Publication TypeJournal Article
Year of Publication2020
AuthorsFu, H, Zhao, M, Xu, J, Tan, L, Han, J, Li, D, Wang, M, Xiao, S, Ma, X, Deng, Z
JournalHortic Res
Volume7
Issue1
Pagination58
Date Published2020 May 01
ISSN2662-6810
Abstract

Citrus canker, caused by Xanthomonas citri subsp. citri (Xcc), is a serious bacterial disease that affects citrus production worldwide. Citron C-05 (Citrus medica) is the only germplasm in the Citrus genus that has been identified to exhibit strong resistance to Xcc. However, it has not been determined when, where, and how Xcc is restricted in the tissues of Citron C-05 during the infection process. In the present study, we investigated the spatiotemporal growth dynamics of an eGFP-labeled virulent Xcc (eGFP-Xcc) strain in Citron C-05 along with five susceptible biotypes (i.e., lemon, pummelo, sour orange, sweet orange, and ponkan mandarin) upon inoculation via the spraying or leaf infiltration of a bacterial suspension.

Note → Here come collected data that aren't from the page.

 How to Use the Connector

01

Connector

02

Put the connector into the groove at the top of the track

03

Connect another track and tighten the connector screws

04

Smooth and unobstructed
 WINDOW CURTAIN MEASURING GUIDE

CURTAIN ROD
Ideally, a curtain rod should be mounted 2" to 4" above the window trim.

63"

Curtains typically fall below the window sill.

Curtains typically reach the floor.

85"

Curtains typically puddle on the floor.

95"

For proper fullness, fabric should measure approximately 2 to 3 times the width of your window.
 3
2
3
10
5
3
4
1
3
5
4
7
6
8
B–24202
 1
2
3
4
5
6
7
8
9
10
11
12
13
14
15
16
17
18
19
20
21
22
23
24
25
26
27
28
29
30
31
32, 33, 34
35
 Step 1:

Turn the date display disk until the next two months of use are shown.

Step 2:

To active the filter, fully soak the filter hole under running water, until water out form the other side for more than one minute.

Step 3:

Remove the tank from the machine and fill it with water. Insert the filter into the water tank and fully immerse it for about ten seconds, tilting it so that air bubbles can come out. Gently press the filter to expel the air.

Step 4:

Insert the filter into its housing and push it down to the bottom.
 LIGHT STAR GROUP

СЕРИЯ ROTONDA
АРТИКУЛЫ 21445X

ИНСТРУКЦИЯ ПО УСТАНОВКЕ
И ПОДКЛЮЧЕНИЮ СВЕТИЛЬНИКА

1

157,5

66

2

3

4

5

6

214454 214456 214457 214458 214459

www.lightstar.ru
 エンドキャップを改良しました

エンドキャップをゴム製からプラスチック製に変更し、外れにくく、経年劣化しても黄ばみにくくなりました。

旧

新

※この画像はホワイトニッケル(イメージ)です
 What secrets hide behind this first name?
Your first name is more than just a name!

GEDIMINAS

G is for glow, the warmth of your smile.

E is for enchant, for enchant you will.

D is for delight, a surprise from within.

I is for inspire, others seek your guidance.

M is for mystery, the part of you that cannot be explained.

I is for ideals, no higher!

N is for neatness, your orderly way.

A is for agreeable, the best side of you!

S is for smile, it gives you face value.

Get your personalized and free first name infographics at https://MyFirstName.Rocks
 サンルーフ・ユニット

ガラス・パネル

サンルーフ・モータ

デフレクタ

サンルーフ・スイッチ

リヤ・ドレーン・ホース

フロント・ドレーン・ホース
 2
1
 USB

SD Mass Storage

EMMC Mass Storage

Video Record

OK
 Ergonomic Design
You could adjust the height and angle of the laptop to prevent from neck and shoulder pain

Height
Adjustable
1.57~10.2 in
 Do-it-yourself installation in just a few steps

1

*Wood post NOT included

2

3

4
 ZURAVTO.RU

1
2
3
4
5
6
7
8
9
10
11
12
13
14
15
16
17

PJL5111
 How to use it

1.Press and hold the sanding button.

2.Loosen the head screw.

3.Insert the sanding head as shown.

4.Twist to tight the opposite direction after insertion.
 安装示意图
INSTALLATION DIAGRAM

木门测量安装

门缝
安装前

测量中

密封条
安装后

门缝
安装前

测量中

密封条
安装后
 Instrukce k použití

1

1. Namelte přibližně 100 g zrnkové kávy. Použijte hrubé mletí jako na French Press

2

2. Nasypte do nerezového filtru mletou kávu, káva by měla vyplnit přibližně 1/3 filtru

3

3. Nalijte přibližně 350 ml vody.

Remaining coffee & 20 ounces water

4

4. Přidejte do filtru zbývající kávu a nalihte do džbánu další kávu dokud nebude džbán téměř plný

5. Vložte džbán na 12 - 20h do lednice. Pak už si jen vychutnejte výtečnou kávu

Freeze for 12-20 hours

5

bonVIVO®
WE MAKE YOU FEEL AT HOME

The results from extensive confocal laser scanning microscopy analyses showed that while Xcc grew rapidly in plants of all five susceptible genotypes, Xcc was severely restricted in the epidermal and mesophyll cell layers of the leaves of Citron C-05 in the early stage of infection. Not surprisingly, resistance against Xcc in Citron C-05 was found to be associated with the production of reactive oxygen species and hypersensitive response-like cell death, as well as greater upregulation of several defense-related genes, including a pathogenesis-related gene (PR1) and a glutathione S-transferase gene (GST1), compared with sweet orange as a susceptible control. Taken together, our results not only provide further valuable details of the spatiotemporal dynamics of the host entry, propagation, and spread of Xcc in both resistant and susceptible citrus plants but also suggest that resistance to Xcc in Citron C-05 may be attributed to the activation of multiple defense mechanisms.